Hilferuf im Hochgebirge: Die Schweizer Berghütten sind in Gefahr

Berghütten gehören zum Inventar der Schweiz, sie künden von der Gastfreundschaft des Bergvolks. Rigide Arbeitsregeln und hohe Kosten bedrohen nun ihre Existenz.

Zu beiden Seiten fällt der Bergrücken steil in die Tiefe. Vorne ragt der Eiger mit seiner berüchtigten Nordwand in den kalten Himmel. Auf dem Bergrücken, auf 3355 Meter Höhe, steht ein letztes Bauwerk der Zivilisation. Die Mittellegihütte mit 36 Schlafplätzen. Kurz ist die Saison des kargen Gasthauses in den Schweizer Alpen. Sie dauert von Juli bis September, abhängig vom Wetter. „Das Geschäft mit der Hütte läuft nicht so gut“, sagt Fritz Barwand vom Bergführerverein Grindelwald, der Verein ist Eigentümer der Hütte. Tagesgäste wagen sich so gut wie nie auf den schwindelerregenden Bergkamm. „Nur Kletterer, die weiter auf den Eiger wollen, kommen zur Übernachtung“, berichtet Brawand.

Nicht nur die Mittellegihütte muss kämpfen. Die Zukunft vieler helvetischer Berghütten steht langfristig auf dem Spiel – das jedenfalls befürchtet der Schweizer Alpen-Club (SAC). „Wir machen uns ernsthafte Sorgen“, sagt Bruno Lüthi, SAC-Bereichsleiter Hüttenbetrieb. „Die tarifrechtlichen Vereinbarungen machen den Hütten zu schaffen.“ Zudem schlagen andere hohe Kosten zu Buche: Von Umweltschutzauflagen über den Transport bis hin zu langen Modernisierungen.

Die Häuser sind Symbol der Gastfreundschaft

Ein Sterben der Hüttengastronomie würde auch ein Stück Schweiz zunichte machen: Seit der Errichtung der ältesten SAC-Hütte am Grünhorn im Jahre 1863 sind die mehr als 150 SAC-Herbergen Teil der alpinen Landschaft. Sie gehören den Sektionen des SAC im ganzen Land und bieten Jahr für Jahr Hunderttausenden Wanderern Kost und Logis – zu erschwinglichen Preisen.
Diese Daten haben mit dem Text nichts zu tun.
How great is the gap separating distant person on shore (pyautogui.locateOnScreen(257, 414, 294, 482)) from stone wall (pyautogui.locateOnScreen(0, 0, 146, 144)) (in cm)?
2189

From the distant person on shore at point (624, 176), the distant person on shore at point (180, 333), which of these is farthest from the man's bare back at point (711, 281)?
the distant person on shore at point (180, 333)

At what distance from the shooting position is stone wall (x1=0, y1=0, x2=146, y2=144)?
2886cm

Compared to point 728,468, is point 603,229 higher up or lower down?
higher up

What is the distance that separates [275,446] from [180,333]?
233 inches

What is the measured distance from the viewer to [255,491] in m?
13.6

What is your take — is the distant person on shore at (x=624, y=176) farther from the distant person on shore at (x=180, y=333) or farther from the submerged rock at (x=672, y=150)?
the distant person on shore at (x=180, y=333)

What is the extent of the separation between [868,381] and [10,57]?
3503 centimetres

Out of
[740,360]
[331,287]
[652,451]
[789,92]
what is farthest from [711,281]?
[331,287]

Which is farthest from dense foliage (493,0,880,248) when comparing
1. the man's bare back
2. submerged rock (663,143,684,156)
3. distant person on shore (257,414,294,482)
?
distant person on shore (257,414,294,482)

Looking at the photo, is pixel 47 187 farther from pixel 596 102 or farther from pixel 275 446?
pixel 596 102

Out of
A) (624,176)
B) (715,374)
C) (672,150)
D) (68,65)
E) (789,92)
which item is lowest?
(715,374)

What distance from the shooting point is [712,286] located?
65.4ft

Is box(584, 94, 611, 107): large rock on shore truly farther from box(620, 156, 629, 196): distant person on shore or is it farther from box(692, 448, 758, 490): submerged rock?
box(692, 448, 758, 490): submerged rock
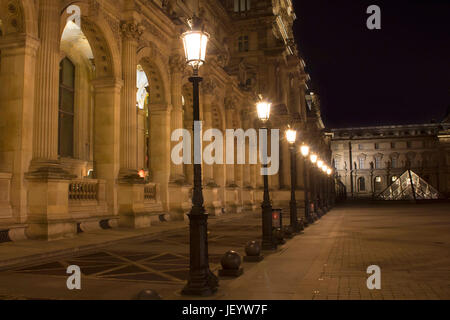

So kostet die einfache Übernachtung in der Konkordiahütte am Großen Aletschgletscher 38Schweizer Franken. Die Häuser mit dem SAC-Gütesiegel sind fest in Helvetiens Folklore-Inventar verankert. Sie künden von der Gastfreundschaft des wackeren Bergvolkes. „Es war ein unvergessliches Erlebnis“, erinnert sich die Französin Sibylle, die auf einer Hütte in der Nähe des Matterhorns weilte. „Morgens begrüßte uns sogar ein Murmeltier.“

Ob Walliser Hütte oder Zürcher Luxushotel ist egal

Doch die Schweizer Regierung pocht auf Arbeitnehmerrechte – auch im Hochgebirge. Bern erklärte den Gesamtarbeitsvertrag (GAV) im Schweizer Gastgewerbe für allgemeinverbindlich, Kontrolleure überprüfen die Umsetzung des rigiden Regelwerks. Bei Verstößen werden saftige Strafen fällig. Für die Regierung spielt es keine Rolle, ob ein Zimmermädchen die Betten in einer Walliser Berghütte oder in einem Zürcher Luxushotel lüftet. Unterstützung kommt von den Gewerkschaften: „In Berghütten wird eine ganz gewöhnliche gastgewerbliche Leistung erbracht“, sagte ein Funktionär der Unia-Gewerkschaft der Zeitung „Blick“. „Da steht es auch den Arbeitnehmern zu, korrekt behandelt und beschäftigt zu werden.“ Auf Anfrage des Tagesspiegels wollte sich die Unia nicht mehr äußern.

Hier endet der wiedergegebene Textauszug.